Wilson has recruited a staff including a handful of friends and acquaintances who were themselves in need of jobs, including his restaurant and functions manager Sean Grainger, who had worked with Wilson at the Convention Centre. Also on the roster is Sydney’s favourite diminutive beer geek Adrian Pua, who has embraced the chance to experience life on the other side of a craft beer bar.
“Sean’s one of those people who’s really good with small functions, is great with people… he was a bit of a no-brainer to bring on board, and then we have Adrian here as the additional beer guru,” Wilson says.
“It’s funny when you bring people who have no experience working behind the bar. If you have an 18-year-old you’ll spend half your life teaching them to clean up after themselves, whereas Adrian has good experience on the other side of the bar, and he actually cares, which means you hardly need to train him at all.”
Wilson also enlisted the help of the former Convention Centre’s executive chef, Uwe Habermehl, to create the food menu, including Cammeray Craft’s signature dish. The maple-glazed boneless rib burger tastes as good as you would expect.
I ask Wilson if putting the stand-out rib burger at the top of the menu was a deliberate choice.

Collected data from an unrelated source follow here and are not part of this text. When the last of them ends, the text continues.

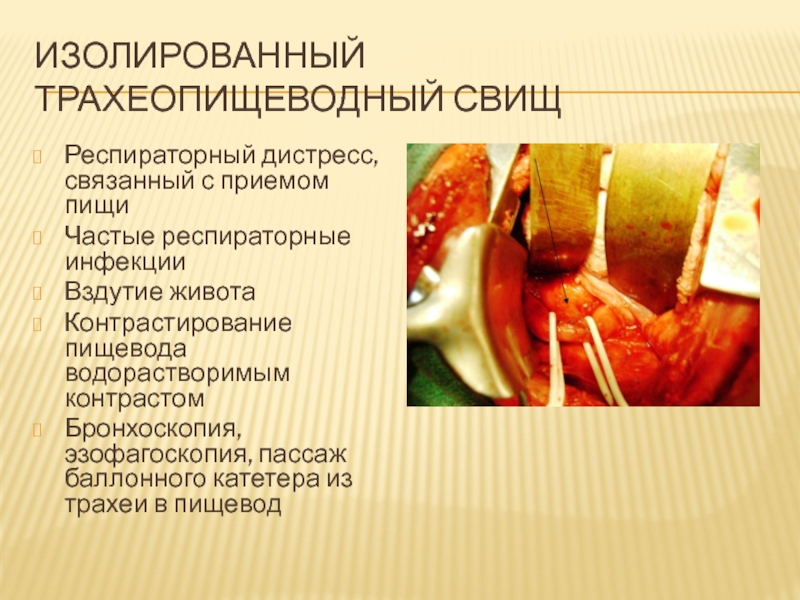 ИЗОЛИРОВАННЫЙ ТРАХЕОПИЩЕВОДНЫЙ СВИЩ

Респираторный дистресс, связанный с приемом пищи

Частые респираторные инфекции

Вздутие живота

Контрастирование пищевода водорастворимым контрастом

Бронхоскопия, эзофагоскопия, пассаж баллонного катетера из трахеи в пищевод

“Menu engineering is one of those funny things,” he says.
“The boneless rib burger is one we should put towards the back of the menu because we know we’re going to sell a bucketload of them,” (the evening I interviewed Wilson saw a table of five patrons all order the burger) “but it just makes it very easy for us at the start to go ‘here’s our signature dish, try that’.”
Despite Wilson’s optimism, he gives no sign of resting on his laurels yet. The key challenge for him is in raising awareness that Cammeray Craft is a restaurant as well as a bar, and he has some plans for events to get people in.
“The place splits nicely into two for dinners. You can have 24 sitting one side or 33 the other side and still be running the restaurant as usual. The next couple of months we’re hoping to do an event with Two Metre Tall [brewery]. I’ll probably do a beer event like that first Thursday of every month, and we’ll do that ourselves whereas other people can do their own events as well.”
“We’ll also do a beer degustation menu, five different courses matched with five different beers, or we can do five different wines or five different other drinks. So I’m thinking that’s something that will get more people into the restaurant.”
“The biggest thing is to get people walking past on the street, to make sure they see that there’s a restaurant here.”
I started this piece calling Cammeray Craft a happy ending to a hard luck tale. While the story obviously continues as the work goes on to build the business, for lovers of good food, good wine and of course good beer, Cammeray Craft is certainly a good place to end up.